Task: Extract word for word the lines of the items below, starting at the line that contains "Across pixel 210" and ending at the line that contains "89.6 inches", with both of those lines included.

-------- Data entries --------

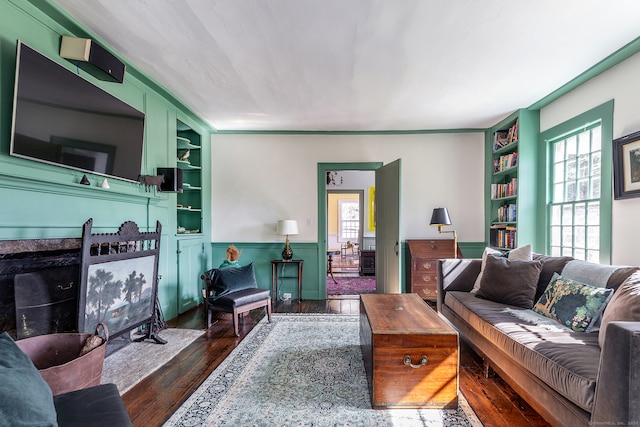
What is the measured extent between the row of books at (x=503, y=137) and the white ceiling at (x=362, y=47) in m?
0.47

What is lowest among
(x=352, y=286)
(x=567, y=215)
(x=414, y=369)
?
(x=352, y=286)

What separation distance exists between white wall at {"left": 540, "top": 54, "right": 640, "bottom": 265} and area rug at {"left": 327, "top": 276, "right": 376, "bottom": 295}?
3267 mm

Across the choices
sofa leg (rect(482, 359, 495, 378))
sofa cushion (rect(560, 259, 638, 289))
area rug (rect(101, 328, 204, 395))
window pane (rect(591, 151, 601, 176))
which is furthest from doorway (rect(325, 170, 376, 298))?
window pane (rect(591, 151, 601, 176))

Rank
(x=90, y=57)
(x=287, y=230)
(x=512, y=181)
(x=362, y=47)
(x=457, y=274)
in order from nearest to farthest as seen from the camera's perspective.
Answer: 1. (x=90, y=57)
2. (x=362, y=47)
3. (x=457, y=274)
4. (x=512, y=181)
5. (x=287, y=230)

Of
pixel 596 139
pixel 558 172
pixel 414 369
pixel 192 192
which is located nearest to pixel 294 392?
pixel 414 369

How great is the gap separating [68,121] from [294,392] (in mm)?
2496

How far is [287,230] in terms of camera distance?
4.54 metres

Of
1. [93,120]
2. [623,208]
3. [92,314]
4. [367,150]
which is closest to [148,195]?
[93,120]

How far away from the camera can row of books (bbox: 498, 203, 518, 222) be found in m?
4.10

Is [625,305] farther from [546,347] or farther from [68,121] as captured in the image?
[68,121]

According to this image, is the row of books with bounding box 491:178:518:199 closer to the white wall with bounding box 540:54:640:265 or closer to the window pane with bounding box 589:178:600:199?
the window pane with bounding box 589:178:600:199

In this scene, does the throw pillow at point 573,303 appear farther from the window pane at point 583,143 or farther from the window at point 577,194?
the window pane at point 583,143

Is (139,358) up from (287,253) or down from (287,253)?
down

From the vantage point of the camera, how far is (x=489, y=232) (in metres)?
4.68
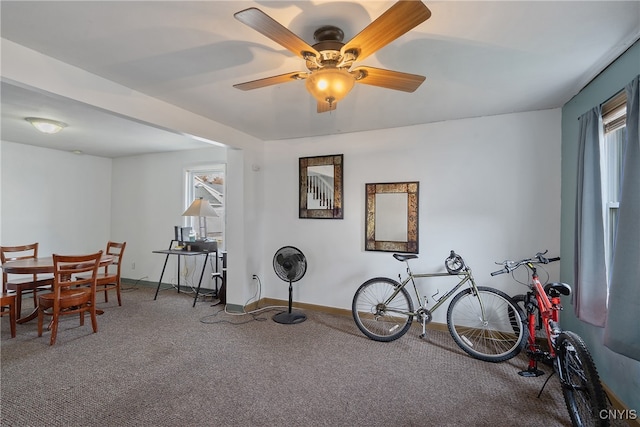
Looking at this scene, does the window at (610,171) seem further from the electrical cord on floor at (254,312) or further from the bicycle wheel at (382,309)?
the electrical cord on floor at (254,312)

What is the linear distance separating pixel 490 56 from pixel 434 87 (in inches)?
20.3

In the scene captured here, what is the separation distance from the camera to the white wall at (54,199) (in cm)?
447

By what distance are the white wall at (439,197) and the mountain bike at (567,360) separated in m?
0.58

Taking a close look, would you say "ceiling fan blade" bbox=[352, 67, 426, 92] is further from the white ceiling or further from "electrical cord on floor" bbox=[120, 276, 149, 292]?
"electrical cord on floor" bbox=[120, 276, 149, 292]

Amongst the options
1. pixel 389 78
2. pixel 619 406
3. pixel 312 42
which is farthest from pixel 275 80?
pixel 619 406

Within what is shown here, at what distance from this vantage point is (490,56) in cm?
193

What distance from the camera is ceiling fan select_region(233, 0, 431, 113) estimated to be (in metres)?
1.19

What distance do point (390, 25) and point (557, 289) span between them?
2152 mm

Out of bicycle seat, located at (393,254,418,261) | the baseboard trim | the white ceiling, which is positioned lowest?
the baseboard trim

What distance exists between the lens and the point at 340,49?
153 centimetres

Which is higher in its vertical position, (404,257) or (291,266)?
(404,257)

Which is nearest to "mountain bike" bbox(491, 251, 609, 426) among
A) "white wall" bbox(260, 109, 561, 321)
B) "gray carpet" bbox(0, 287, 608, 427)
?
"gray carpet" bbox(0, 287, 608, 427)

--------
-------- Data entries --------

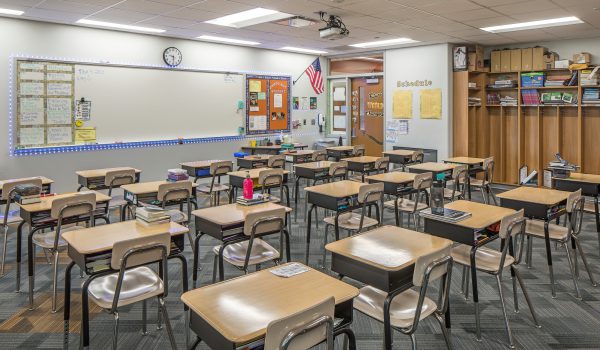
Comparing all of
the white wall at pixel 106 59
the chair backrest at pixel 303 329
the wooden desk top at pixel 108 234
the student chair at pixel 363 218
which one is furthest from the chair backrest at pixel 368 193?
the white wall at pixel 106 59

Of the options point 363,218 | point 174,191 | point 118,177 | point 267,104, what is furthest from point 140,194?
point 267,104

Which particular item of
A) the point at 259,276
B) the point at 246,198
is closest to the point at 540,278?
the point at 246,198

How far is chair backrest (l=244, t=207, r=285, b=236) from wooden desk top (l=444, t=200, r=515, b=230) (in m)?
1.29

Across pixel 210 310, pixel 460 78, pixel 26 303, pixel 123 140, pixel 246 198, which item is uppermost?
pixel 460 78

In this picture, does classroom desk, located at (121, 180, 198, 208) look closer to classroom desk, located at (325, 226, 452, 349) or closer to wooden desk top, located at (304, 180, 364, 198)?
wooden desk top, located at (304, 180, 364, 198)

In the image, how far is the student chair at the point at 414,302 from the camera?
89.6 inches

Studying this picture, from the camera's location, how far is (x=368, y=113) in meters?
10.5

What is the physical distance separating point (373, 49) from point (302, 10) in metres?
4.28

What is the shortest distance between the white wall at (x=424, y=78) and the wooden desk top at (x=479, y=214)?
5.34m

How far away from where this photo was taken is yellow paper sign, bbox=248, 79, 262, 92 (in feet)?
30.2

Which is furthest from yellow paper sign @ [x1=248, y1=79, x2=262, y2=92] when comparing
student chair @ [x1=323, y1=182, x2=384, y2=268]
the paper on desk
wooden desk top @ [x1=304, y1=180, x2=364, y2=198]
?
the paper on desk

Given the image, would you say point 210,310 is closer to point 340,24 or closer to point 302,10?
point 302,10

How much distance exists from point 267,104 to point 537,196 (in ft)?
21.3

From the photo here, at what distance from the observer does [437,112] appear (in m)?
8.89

--------
-------- Data entries --------

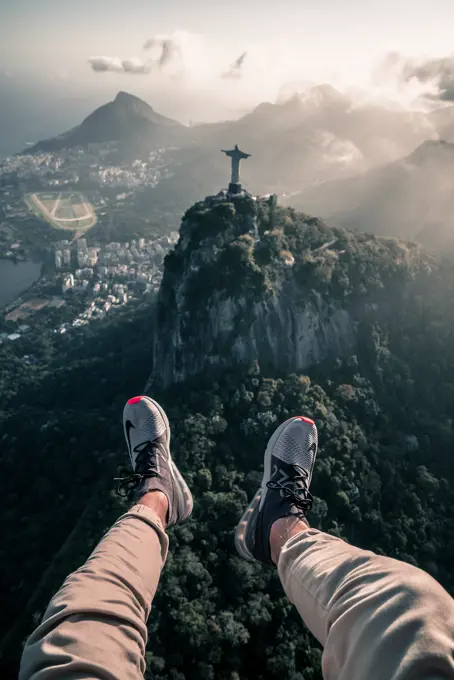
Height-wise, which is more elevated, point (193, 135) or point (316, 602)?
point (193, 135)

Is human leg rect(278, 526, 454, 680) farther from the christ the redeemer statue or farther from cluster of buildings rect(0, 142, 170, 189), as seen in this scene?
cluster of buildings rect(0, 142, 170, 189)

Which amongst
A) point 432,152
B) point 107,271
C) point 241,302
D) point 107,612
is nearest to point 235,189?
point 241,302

--------

Answer to the task:
Across pixel 210 310, pixel 460 78, pixel 26 303, pixel 123 140, pixel 246 198, which item is uppermost?
pixel 460 78

In this picture, does classroom desk, located at (121, 180, 198, 208) look closer to classroom desk, located at (325, 226, 452, 349) or closer to wooden desk top, located at (304, 180, 364, 198)?
wooden desk top, located at (304, 180, 364, 198)

In the image, how far is the student chair at the point at 414,302 from the camera?
89.6 inches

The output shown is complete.